I've already made pretty good progress, but it's taking me time to build up a repertoire of vegetarian meals that I want, and make the time to prepare them. I mostly have porridge in the mornings now, and a vegan soup for lunch. Dinners have remained elusive though, and that's what I plan to improve this year.
#Drink less, and less frequently
A cop-out, you might say– cold turkey or no turkey! But I'm just not convinced that just cutting out alcohol entirely is the best thing for me. I like drinking socially, I just don't like the increasingly long hangovers that result from overdoing it. Being wooly headed from poor sleep, or suffering a pounding headache, is just not a price I'm willing to pay as often. I'll drink on special occasions, or try zebra striping Zebra striping is when you alternate between alcoholic and non-alcoholic drinks. Like the black and white stripes of a zebra, this method creates a pattern that helps moderate your drinking. Because of this technique, you’ll find yourself able to still enjoy social occasions that typically involve alcohol.
via drinkaware.co.uk
#Read more adventurously
I am an almost embarrassingly single-genre reader, but I've not found myself moved by much that makes the top lists of science fiction for the last few years. I'm probably not checking the right lists. I do still like a well-structured space opera, but my favourite novel in recent memory is The Dispossessed, by Ursula K. Le Guin. I found it gripping – beautifully written, desperately and probably eternally relevant, and a revelatory exploration of anarchism.
It is a book from an author who is considered to transcend genre, and it has made me want to dig deeper to find other novels that require critical engagement, both inside science fiction and in broader literature.

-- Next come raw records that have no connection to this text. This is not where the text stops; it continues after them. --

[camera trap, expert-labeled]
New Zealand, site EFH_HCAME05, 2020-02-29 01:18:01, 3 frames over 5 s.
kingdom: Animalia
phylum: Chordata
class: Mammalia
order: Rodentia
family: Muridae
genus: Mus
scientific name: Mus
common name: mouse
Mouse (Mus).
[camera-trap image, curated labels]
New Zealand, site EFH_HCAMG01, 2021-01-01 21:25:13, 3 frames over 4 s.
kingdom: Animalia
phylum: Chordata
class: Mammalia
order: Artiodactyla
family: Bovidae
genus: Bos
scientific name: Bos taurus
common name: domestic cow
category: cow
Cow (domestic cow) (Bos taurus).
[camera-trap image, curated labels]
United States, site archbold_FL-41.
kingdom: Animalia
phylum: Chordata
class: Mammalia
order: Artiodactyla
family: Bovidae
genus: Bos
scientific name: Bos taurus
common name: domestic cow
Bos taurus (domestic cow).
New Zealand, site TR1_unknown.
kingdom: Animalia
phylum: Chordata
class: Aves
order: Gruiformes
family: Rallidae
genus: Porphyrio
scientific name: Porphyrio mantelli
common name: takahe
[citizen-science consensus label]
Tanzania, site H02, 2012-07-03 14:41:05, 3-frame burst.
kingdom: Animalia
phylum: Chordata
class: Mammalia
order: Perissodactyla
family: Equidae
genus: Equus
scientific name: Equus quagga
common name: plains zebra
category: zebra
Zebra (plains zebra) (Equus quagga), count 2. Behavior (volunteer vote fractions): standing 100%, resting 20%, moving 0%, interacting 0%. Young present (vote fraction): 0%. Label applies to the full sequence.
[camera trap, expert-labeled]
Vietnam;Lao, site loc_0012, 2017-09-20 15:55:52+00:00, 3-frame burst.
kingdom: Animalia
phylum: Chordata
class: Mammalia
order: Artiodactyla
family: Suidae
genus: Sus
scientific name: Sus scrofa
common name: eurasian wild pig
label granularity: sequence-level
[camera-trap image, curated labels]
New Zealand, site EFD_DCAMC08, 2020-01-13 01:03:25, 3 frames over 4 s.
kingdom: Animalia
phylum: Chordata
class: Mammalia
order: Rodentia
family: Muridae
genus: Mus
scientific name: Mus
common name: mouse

To that end, my first read of the year is M. John Harrison's Light, which is certainly turning out to be a worthy contender.
#Write every day
I'd like to write more, always have, and I keep putting it off I decided when I was young that the only chance of succeeding at either writing or software engineering, would be to put all my effort into one at the expense of the other. Software won. Not because I thought it was a hot career, but because I thought it would be easier to get a job with than writing. It was 2003, and software was interesting to me, but not seen as prestigious or valuable amongst my peers. As far as I know, I'm the only person that pursued software engineering in my entire year of ~150 male students. Hence the health goals 😅
I can do a few things with this information. I can be angry about it, deny it, make my peace with it, or I can get working. Maybe all of those things in order.
#Publish every week
Weirdly I think this will be the hardest one.
About the only saving grace here is that I am a working software developer and have a close and wry understanding that any software which is not released essentially does not exist.
Another lesson is that releasing software is one step of a many-stepped process when building a product. Not even necessarily the first step, depending on how you want to think about it.
Despite knowing this I just don't post anything that feels too incomplete. Yet occasionally I re-read those posts and wonder whether they could ever be more complete than they already were.
Publishing a post feels like a big step, and it is in one sense, but it's also just one step. You can fold in whatever you want after it; sharing the post around, corrections, additions, or responding to feedback/comments.
But the real outcome of publishing a blog post is mostly nothing external. Maybe some people read it, maybe nobody does. But the act of publishing itself is a useful line to draw under it. A way of moving on to the next thing.
Ultimately that's what we get out of a New Year's resolution, too. Draw a line under the last year, and make some space for a change.